**DIRECTIVE 1:** In the text about Edward Jeremiah, which team did he play summer baseball with in 1930?
**DIRECTIVE 2:** Please extend the text about Edward Jeremiah, picking up right after its final sentence.

**TEXT TO READ:**
⟨

Edward John Jeremiah (; November 4, 1905 – June 7, 1967) was an American professional ice hockey player who played 15 games in the National Hockey League for the New York Americans and Boston Bruins during the 1931–32 season. After his playing days Jeremiah became the head coach for Dartmouth College until his retirement in 1967.

Career

Player
Edward Jeremiah joined the Dartmouth Indians in 1926 after graduating from Hebron Academy, where he was also a baseball star. As was standard practice, Jeremiah sat out his freshman year before playing for a powerhouse squad that went 25–11–5 in his time on the ice. In 1930, Jeremiah played summer baseball with the Osterville town team in the Cape Cod Baseball League.

After graduating Jeremiah joined the New Haven Eagles of the Canadian-American Hockey League, a precursor to the American Hockey League, spending part of three seasons with the team. Over the course of the 1931–32 season, Jeremiah played for four separate teams: the Eagles, the Boston Cubs (another CAHL team), the New York Americans and the Boston Bruins. In his 15 combined games between the two NHL teams Jeremiah recorded only one assist. After 1933 Jeremiah bounced around between various minor league clubs before ending his playing days in 1935.

⟩

**DATA LINES:**
⟨

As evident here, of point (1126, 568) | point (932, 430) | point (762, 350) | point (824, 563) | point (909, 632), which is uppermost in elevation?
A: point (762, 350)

⟩

**RIGHT ANSWER 1:** The Osterville town team in the Cape Cod Baseball League.

**RIGHT ANSWER 2:**
Coaching

Ice hockey
After coaching the Boston Olympics for a brief time, Jeremiah returned to his alma mater as head coach beginning in 1937. Taking over from Herbert Gill, Jeremiah continued Dartmouth's winning tradition by setting a then-school record 18 wins in his first campaign and posted winning records in his first ten years behind the bench. After leading the Indians to a 21–2 mark in 1941–42, Jeremiah took the next three seasons off to serve in World War II, returning to his job at Hanover after the conclusion of the war. In his absence (though he is sometimes still listed as head coach during the time), Dartmouth was undefeated for an NCAA record 46 consecutive games from 1942 to 1946 with the first 19 coming under his direction.

After resuming his head coaching duties, and continuing with Dartmouth's winning ways, the college hockey landscape began to change quickly. The NCAA instituted a tournament with the 1947–48 season and with a record of 20–3 that year Dartmouth was one of four team invited to participate. The Indians won their semifinal match against Colorado College at the 1948 NCAA Division I Men's Ice Hockey Tournament by an 8–4 score, but was unable to overcome Michigan in the championship game. All four teams returned the following year with Dartmouth avenging their loss by downing the Wolverines 4–2 in the 1949 semifinal, but were stymied once again in the title match, this time losing to Boston College 4–3.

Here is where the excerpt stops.